Firstly, i'm sorry for getting stuck three times in one day! I'm pretty much hogging this board which isn't that nice.

Anyway, i'm stuck on this:

Kindly (?), the homework sheet offers some hints in the form of more questions!Prove that every sequence has a monotonic subsequence.

My answer to 1).1). If there are an infinite number of floor terms, show they form a monotonic increasing subsequence.

2).If there are a finite number of floor terms and the last one is $\displaystyle a_F$, construct a monotonic decreasing subsequence with $\displaystyle a_{F+1}$ as it's first term.

3).
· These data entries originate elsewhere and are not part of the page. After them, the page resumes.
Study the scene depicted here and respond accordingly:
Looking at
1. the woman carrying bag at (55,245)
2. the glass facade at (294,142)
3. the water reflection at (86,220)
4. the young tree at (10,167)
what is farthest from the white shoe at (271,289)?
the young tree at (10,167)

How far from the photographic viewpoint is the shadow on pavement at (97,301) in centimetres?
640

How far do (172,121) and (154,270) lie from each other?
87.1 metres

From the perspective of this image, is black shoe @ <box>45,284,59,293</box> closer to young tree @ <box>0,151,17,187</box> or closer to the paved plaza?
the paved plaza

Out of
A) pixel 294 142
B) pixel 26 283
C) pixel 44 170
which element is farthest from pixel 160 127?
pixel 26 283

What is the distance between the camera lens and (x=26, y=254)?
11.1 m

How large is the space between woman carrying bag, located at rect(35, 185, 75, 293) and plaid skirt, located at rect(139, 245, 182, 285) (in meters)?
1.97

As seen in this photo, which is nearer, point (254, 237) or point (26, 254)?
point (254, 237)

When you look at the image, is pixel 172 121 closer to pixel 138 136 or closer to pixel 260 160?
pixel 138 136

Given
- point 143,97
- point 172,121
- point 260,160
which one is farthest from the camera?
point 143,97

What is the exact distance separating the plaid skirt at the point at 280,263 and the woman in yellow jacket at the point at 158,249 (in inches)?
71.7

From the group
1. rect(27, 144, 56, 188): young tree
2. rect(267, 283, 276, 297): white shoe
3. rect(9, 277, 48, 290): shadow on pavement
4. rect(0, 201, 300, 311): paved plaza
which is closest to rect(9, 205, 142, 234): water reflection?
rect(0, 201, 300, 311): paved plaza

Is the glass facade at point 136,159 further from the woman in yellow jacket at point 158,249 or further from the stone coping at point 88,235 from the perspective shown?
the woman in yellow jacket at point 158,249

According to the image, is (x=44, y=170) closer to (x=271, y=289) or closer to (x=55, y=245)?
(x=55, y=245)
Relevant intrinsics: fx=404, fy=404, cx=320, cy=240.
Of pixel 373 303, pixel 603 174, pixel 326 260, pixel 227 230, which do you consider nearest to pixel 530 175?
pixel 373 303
If there are no floor terms, construct a monotonic decreasing subsequence with $\displaystyle a_1$ as it's first term.

Since $\displaystyle a_n \geq a_f \ \forall \ n\geq f$ (ie. the definition of a floor term) then let $\displaystyle n=f+1 \Rightarrow \ a_{f+1} \geq \ a_f$

Therefore there are an infinite number of floor terms and the next floor term is greater than the previous one.

My answer to 2).

Starting once more from the definition $\displaystyle a_n \geq a_f \ \forall \ n \geq f$. $\displaystyle a_{F+1}$ is the first term and $\displaystyle a_F$ is the last term.

Let $\displaystyle n=F$ and $\displaystyle f=F+1$.
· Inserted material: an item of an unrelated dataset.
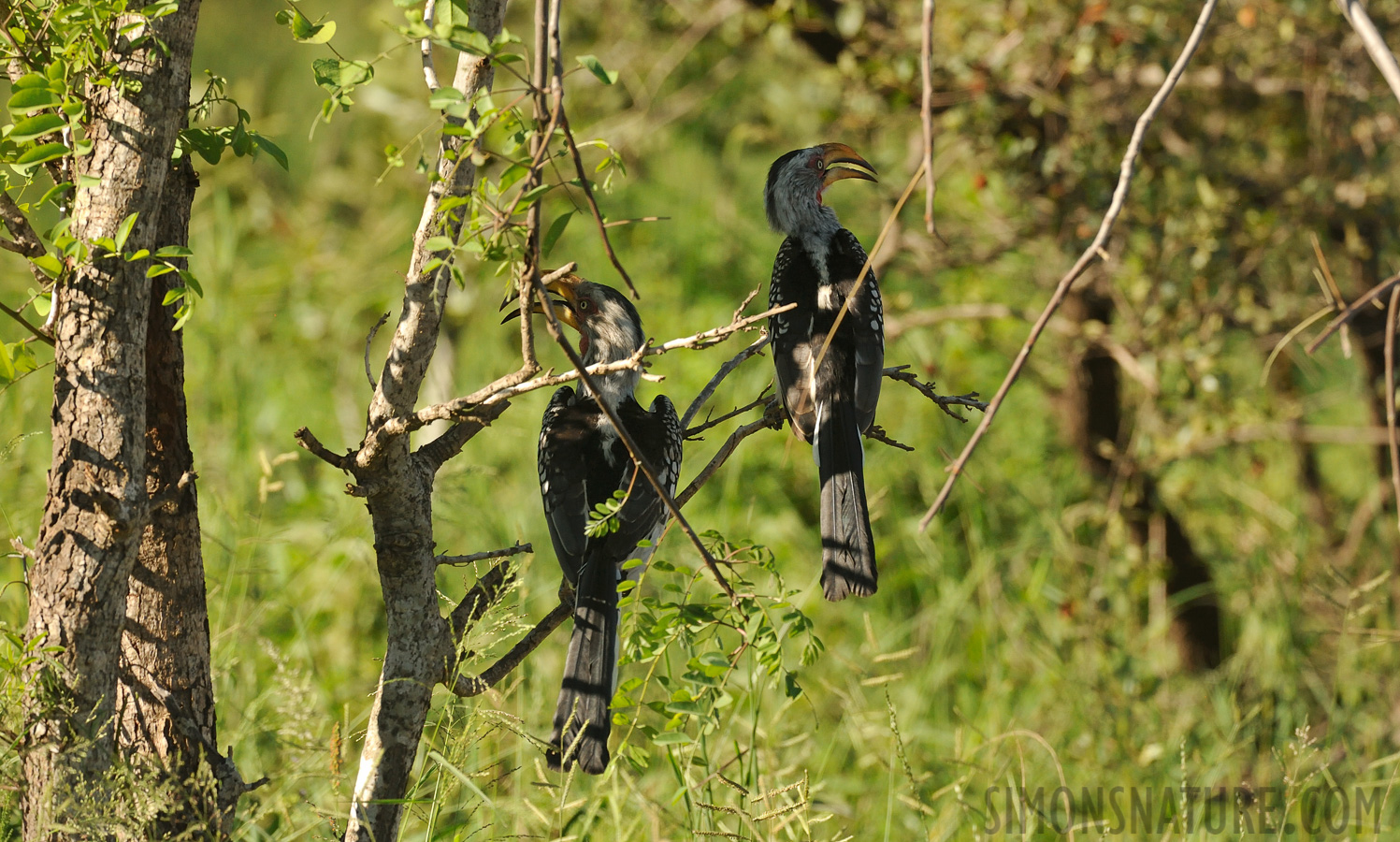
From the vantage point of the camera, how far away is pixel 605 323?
3.23 meters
Therefore $\displaystyle a_{F} \geq a_{F+1} \ \forall \ F \ \geq F+1$

Therefore there is a monotonic decreasing subsequence as required.

(I think so anyway. Could someone double check this?)

My answer to 3).

I decided to choose $\displaystyle a_n=n$ since this doesn't have a lower bound. Would floor terms be in the sequence $\displaystyle a_f=f-1$?

Therefore making f=1:

$\displaystyle a_1=1-1=0$

$\displaystyle a_2=2-1=1$

$\displaystyle a_3=3-1=2$ etc

However, this doesn't create a monotonic decreasing subsequence and I can't think of a sequence that does!

Could I have some help with these "hints" so I can use them to solve the question?

Thank you kindly to anyone who posts!